To say that it was error to refuse defendant's tendered Instruction No. 1 in the *83 light of the instructions given is to suggest that the defendant is entitled to a repetition of his theory of his defense. In this case the jury was in fact instructed on the element of specific intent. Therefore, it was not error to refuse defendant's tendered Instruction No. 1, the content of which was contained in the instructions given. In Polly v. People, 107 Colo. 6, 108 P.2d 220, this court stated:" * * * The reiteration of this element in instruction No. 15 somewhat overemphasizes that phase of the case. We suggest that fairness and impartiality can perhaps better be served by not singling out the defendant in more than one instruction relating to the interest he or she may have in the result. * * *"
I submit that this is an understatement of the situation in the case at bar. A fair and impartial trial does not submit to repetition and overemphasis of one theory or element of the case.
To suggest that the jury was not given a "clear cut" instruction on specific intent is as ill-founded as to argue that the victim in this case did not receive a "clear cut" down her back, through her garments, both above and below the waist, requiring twenty-four stitches. One might well ask, in the light of human experience, what on earth did the defendant intend? I seriously doubt that the jury was confronted with the possible intent of an expression of love and affection.

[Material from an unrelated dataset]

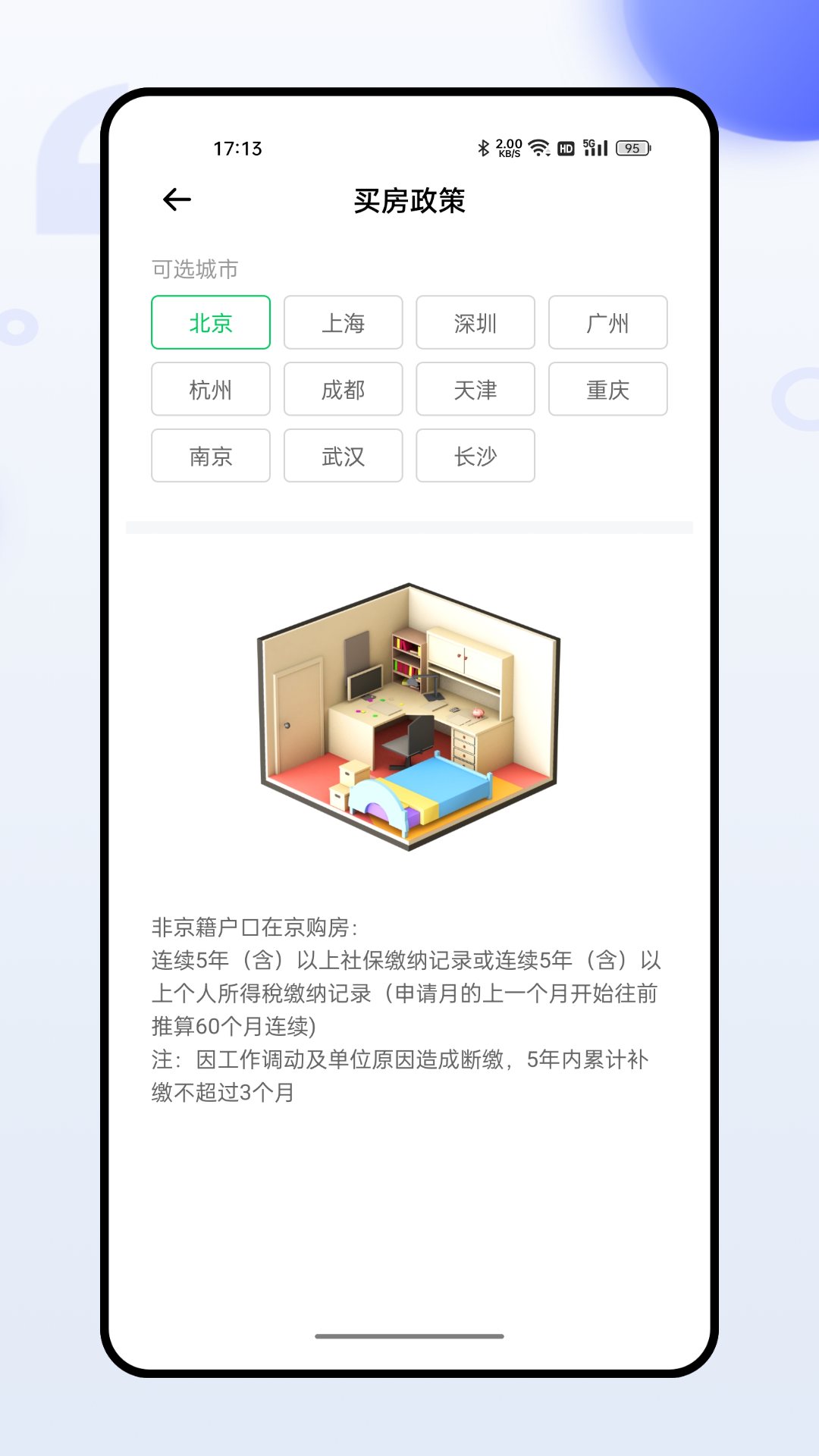 掌上社保通截图2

In Lutz v. People, 133 Colo. 229, 293 P.2d 646, it was said:" * * * No error is committed if a trial court refuses to give a requested instruction, but covers the subject matter of the refused instruction by one which is submitted to the jury. * * *"
This language was drawn from the rule announced in Reigan v. People, 120 Colo. 472, 210 P.2d 991.
From the evidence in the case at bar the jury quite properly could have concluded that defendant intended to cut the young lady, and since it is undisputed that Miss Urbina was in fact cut, the evil intent follows the act of the defendant.
The majority opinion cites as authority the cases of Shreeves v. People, 126 Colo. 413, 249 P.2d 1020, and People v. Hopper, 69 Colo. 124, 169 P. 152. It is here respectfully submitted that these two cases do not lend support to a position of reversal of the instant case. The two cases clearly and unequivocally support the accepted rule that specific intent, as an element, must be charged and proved. The cases do not call for reiteration or overemphasis by instruction to the jury of one of the elements of the crime charged.
In Peterson v. People, 133 Colo. 516, 297 P.2d 529, this court held:"The gist of the crime charged is the state of mind of defendant at the time of the alleged assault. This state of mind or intent is usually manifested by circumstances and proof thereof necessarily is by circumstantial evidence, and, of course, such intent is ordinarily inferable from the facts. This is made so because the state of mind of the assailant is concealed within the mind and is not usually, and we might say never, susceptible of direct proof."
It is submitted that, upon consideration of the instructions as a whole, the jury was sufficiently instructed as to the essential ingredients of the offense charged and as to the burden of proof resting upon the prosecution. In fact, essential ingredients and burden of proof together receive attention no less than ten times in the sixteen instructions given by the court. Moreover, the specific intent requirement again appears in the verdict.
I respectfully dissent.
MOORE, J., authorized me to state that he joins in this dissent.